>> start Excerpted records

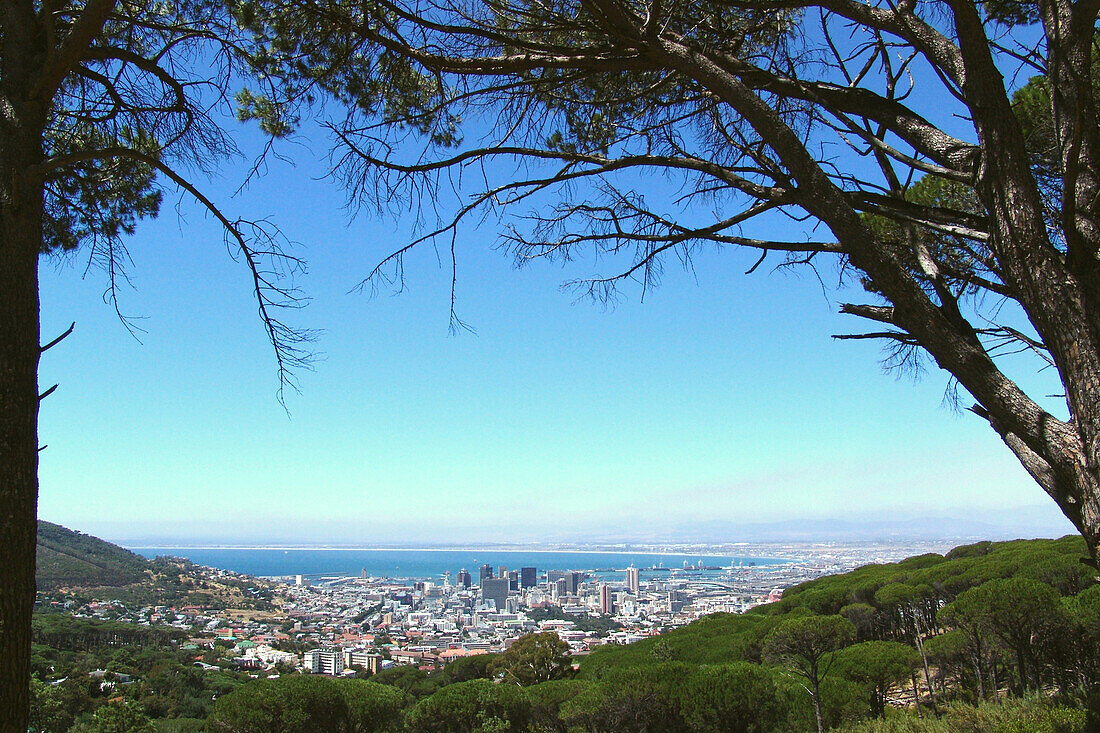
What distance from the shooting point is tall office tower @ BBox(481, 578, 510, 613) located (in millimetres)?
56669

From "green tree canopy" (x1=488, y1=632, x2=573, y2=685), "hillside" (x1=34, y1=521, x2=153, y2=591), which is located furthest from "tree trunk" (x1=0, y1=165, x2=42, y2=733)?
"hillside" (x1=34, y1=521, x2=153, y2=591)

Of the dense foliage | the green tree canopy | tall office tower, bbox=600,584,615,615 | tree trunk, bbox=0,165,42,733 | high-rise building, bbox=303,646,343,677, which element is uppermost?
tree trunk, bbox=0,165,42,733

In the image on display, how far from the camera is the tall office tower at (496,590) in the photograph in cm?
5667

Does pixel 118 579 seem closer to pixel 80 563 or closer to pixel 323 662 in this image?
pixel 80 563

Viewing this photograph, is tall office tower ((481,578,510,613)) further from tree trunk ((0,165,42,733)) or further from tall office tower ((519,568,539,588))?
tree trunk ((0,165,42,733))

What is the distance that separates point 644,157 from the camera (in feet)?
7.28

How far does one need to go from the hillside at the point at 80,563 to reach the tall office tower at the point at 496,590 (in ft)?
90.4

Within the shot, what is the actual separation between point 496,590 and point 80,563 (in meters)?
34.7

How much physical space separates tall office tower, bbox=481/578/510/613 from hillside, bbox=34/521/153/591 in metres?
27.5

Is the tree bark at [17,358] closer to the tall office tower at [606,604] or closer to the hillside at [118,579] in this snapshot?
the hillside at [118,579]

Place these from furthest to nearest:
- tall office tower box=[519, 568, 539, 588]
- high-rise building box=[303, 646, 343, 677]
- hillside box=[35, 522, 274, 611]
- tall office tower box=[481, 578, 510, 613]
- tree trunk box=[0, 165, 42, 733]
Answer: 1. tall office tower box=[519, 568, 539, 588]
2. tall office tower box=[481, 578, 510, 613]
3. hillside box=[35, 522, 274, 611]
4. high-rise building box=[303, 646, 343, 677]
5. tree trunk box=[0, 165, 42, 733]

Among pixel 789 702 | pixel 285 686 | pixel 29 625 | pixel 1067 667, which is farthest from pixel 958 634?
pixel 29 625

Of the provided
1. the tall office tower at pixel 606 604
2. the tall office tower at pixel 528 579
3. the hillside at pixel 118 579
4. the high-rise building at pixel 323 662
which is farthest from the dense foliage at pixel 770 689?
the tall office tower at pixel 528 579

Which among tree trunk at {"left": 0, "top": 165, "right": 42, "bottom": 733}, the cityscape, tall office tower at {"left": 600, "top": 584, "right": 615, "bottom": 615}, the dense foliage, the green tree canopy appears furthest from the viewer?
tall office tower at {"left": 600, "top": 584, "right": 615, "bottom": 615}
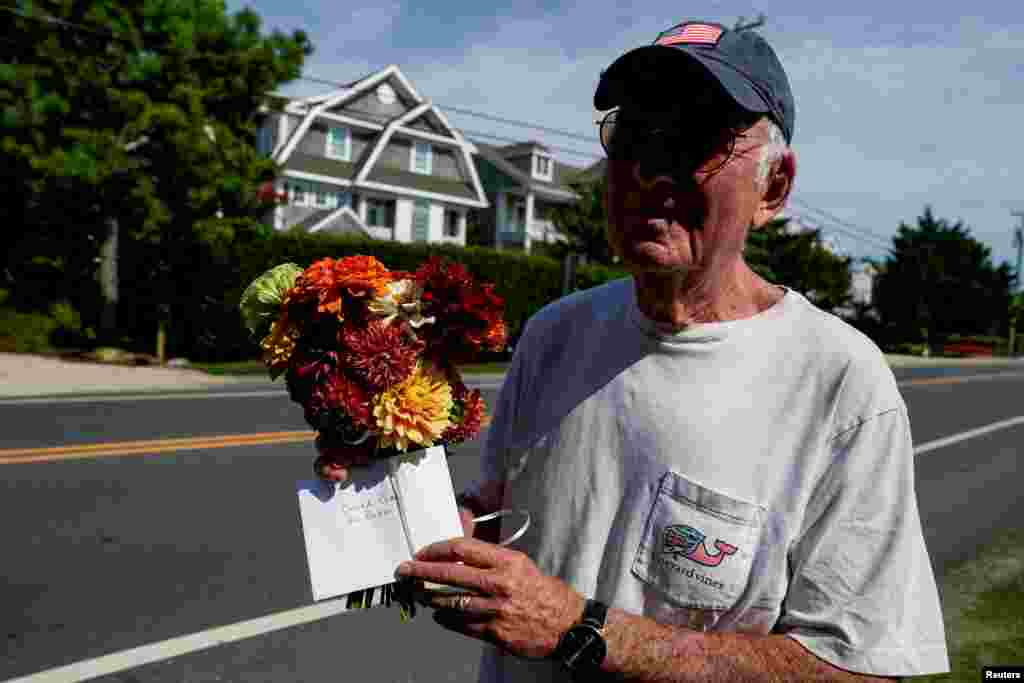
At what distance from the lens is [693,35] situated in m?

>> end Excerpted records
>> start Excerpted records

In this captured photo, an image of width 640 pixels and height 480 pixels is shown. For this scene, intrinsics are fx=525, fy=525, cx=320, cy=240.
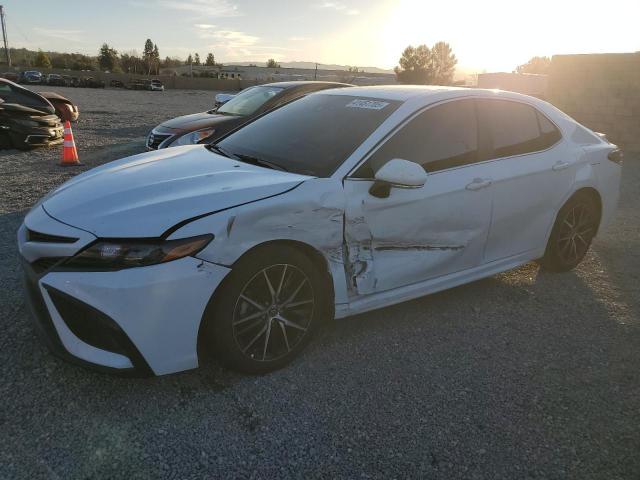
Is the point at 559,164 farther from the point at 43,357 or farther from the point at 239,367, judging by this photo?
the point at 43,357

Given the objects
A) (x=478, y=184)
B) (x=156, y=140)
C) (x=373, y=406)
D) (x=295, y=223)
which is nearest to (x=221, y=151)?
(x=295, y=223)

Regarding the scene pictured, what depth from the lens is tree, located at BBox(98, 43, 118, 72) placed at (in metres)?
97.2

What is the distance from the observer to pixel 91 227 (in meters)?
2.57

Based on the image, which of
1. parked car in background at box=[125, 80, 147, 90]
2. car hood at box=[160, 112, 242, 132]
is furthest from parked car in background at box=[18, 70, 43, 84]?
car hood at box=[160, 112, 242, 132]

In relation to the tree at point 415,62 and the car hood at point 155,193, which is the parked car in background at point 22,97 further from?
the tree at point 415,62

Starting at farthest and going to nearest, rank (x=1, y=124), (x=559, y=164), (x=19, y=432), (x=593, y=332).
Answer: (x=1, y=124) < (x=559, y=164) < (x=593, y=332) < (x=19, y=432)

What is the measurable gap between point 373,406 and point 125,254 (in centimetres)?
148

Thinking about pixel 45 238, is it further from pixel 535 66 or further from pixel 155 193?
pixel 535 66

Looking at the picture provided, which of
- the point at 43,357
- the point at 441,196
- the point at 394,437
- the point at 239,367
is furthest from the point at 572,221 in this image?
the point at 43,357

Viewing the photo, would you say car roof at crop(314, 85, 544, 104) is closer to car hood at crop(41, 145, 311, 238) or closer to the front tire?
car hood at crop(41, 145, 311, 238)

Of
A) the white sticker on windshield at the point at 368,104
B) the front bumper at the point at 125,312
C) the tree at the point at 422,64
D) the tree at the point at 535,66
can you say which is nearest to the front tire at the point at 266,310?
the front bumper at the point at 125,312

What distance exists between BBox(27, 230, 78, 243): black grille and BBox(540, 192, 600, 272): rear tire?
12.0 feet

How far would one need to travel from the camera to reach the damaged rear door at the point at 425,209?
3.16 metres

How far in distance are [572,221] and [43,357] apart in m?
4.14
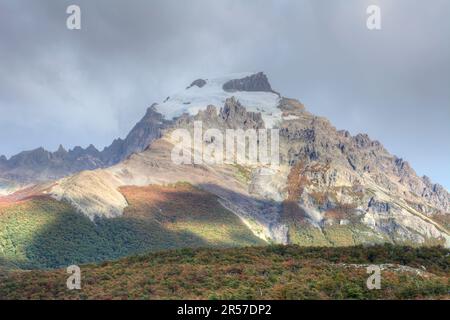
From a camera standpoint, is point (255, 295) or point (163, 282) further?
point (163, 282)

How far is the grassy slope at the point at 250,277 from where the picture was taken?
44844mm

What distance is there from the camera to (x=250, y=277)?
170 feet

>> end Excerpted records

### Objective
Reproduce the material word for word, from the line with "Place these from" to the line with "2. tall office tower box=[481, 578, 510, 613]", including both of those lines.

### Task output
Place these from furthest to nearest:
- tall office tower box=[519, 568, 539, 588]
- high-rise building box=[303, 646, 343, 677]
- hillside box=[35, 522, 274, 611]
- tall office tower box=[481, 578, 510, 613]
- tree trunk box=[0, 165, 42, 733]
Answer: 1. tall office tower box=[519, 568, 539, 588]
2. tall office tower box=[481, 578, 510, 613]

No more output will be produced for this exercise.